In the early 1990s, the group signed to a major label, Atlantic, and dialled down the squall in favour of a more languid and mainstream country-rock sound. This change occurred “since Nirvana’s iconic album was released in 1991 and they perfected the sound”, Dando explains. “Upon hearing to our initial albums – a song like an early composition, which was recorded the day after we finished school – you can detect we were trying to emulate their approach but my voice didn’t cut right. But I realized my voice could stand out in softer arrangements.” This new sound, humorously labeled by critics as “a hybrid genre”, would take the band into the mainstream. In 1992 they released the album It’s a Shame About Ray, an impeccable demonstration for his songcraft and his somber croon. The name was taken from a news story in which a priest bemoaned a individual called the subject who had strayed from the path.

Ray was not the only one. At that stage, Dando was consuming hard drugs and had developed a penchant for cocaine, as well. Financially secure, he eagerly threw himself into the celebrity lifestyle, becoming friends with Hollywood stars, filming a video with Angelina Jolie and seeing supermodels and film personalities. A publication anointed him one of the 50 sexiest individuals alive. Dando cheerfully rebuffs the idea that his song, in which he sang “I'm overly self-involved, I desire to become a different person”, was a plea for help. He was having too much enjoyment.

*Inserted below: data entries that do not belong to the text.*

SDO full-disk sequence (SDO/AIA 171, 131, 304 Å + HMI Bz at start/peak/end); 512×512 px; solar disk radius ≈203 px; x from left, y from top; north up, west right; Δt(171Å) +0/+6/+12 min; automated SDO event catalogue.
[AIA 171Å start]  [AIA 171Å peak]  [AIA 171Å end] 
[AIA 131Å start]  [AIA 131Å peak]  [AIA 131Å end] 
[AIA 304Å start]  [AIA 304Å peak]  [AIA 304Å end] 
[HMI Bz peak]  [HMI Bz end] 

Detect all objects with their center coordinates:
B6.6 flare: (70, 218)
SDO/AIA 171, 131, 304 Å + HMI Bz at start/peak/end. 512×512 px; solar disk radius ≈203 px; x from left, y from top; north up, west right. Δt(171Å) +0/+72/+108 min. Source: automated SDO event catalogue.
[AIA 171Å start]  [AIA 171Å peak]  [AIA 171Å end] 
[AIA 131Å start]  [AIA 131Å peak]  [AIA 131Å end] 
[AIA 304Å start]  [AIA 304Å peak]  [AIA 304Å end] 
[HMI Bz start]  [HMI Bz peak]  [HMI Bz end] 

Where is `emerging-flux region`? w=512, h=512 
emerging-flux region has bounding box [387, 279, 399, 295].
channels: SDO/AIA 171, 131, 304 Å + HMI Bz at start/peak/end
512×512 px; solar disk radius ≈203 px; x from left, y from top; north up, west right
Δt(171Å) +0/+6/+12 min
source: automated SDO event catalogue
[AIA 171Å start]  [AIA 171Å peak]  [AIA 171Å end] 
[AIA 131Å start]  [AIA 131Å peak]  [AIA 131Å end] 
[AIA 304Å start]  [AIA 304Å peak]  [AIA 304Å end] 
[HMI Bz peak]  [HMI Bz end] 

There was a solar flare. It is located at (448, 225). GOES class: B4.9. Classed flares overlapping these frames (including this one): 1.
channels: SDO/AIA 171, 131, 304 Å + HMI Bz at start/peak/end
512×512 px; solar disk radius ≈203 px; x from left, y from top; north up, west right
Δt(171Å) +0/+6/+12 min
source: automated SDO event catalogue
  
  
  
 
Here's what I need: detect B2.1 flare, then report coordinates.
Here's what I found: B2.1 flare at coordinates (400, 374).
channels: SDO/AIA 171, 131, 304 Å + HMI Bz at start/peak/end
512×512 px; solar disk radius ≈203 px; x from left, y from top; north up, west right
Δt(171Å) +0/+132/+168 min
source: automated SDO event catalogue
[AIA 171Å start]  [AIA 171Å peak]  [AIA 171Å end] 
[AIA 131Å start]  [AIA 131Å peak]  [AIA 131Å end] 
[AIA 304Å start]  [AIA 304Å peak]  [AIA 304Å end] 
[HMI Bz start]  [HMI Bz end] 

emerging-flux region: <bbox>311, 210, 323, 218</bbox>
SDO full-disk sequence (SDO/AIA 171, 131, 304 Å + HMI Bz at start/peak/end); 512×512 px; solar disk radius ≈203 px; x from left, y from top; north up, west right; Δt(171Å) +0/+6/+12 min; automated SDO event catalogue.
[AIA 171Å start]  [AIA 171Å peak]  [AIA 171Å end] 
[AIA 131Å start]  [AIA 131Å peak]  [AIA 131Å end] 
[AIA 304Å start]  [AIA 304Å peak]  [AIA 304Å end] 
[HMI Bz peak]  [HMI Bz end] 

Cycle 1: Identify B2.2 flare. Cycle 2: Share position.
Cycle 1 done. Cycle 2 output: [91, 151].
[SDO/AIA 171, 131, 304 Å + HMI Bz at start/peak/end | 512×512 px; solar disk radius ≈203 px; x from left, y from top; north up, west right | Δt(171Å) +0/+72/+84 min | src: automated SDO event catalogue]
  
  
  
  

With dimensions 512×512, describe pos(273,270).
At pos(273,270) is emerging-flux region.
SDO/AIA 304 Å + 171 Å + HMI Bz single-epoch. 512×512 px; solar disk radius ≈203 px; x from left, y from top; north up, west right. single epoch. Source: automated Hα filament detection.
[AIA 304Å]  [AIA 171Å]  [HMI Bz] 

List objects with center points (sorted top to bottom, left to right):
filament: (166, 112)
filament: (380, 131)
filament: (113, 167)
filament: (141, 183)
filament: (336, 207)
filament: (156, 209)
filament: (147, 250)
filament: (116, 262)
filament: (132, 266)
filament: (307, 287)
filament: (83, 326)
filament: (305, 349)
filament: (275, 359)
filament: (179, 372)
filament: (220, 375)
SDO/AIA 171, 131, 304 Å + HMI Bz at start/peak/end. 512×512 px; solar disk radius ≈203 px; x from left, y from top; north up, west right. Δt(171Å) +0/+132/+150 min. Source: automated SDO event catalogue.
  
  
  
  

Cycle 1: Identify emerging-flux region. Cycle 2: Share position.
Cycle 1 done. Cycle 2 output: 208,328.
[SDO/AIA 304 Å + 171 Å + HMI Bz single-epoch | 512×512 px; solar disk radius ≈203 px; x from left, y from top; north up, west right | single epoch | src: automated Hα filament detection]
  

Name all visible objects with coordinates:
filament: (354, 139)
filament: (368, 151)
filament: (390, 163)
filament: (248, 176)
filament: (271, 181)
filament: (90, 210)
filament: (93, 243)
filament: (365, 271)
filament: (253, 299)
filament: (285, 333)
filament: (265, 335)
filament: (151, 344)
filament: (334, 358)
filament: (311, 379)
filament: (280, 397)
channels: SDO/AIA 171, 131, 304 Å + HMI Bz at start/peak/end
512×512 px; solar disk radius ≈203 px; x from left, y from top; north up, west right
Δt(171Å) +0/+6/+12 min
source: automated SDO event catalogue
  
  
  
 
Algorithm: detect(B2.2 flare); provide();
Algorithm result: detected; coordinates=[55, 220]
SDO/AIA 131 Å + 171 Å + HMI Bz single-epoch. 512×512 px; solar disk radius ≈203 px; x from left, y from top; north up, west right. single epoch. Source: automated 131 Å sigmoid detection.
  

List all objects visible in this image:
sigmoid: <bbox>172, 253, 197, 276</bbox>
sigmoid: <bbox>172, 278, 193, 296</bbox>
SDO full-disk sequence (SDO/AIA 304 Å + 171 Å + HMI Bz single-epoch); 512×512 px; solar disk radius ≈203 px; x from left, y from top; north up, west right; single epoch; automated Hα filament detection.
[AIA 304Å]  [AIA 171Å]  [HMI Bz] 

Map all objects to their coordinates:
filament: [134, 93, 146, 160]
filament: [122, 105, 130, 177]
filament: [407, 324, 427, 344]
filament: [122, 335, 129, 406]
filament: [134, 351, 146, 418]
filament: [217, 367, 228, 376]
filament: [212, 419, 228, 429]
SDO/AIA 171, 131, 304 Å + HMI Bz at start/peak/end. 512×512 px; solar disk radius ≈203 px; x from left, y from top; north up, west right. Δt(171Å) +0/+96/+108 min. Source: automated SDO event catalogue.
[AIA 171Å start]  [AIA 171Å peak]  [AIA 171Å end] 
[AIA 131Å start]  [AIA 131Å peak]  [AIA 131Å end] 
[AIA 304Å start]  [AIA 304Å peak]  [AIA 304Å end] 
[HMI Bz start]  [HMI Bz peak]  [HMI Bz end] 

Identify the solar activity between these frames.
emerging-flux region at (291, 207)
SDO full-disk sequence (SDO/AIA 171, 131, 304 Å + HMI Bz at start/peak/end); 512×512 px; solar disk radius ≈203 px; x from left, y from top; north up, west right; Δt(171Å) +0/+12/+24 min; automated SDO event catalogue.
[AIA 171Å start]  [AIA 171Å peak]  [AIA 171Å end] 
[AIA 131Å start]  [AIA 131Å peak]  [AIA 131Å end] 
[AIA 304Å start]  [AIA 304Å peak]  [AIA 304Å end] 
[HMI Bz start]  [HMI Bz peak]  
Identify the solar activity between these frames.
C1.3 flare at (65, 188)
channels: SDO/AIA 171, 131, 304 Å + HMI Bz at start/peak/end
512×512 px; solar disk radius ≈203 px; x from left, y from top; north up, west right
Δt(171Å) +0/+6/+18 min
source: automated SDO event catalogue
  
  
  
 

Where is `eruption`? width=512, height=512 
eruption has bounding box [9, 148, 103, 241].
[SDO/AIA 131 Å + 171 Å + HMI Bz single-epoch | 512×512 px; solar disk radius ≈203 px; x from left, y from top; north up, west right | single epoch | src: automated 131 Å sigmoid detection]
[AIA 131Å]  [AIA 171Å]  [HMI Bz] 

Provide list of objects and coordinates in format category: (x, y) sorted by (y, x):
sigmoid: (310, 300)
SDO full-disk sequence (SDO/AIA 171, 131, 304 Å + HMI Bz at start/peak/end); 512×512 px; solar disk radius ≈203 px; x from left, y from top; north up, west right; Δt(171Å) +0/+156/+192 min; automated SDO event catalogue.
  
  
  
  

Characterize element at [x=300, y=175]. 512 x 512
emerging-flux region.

Nonetheless, the drug use became excessive. In the book, he provides a detailed description of the significant Glastonbury incident in 1995 when he did not manage to turn up for the Lemonheads’ scheduled performance after two women proposed he come back to their accommodation. Upon eventually did appear, he performed an unplanned live performance to a unfriendly crowd who jeered and hurled bottles. But that proved minor compared to the events in Australia shortly afterwards. The visit was meant as a break from {drugs|substances

Paul Johnson
Paul Johnson

A seasoned CRM consultant with over a decade of experience in helping businesses optimize customer interactions and drive growth through technology.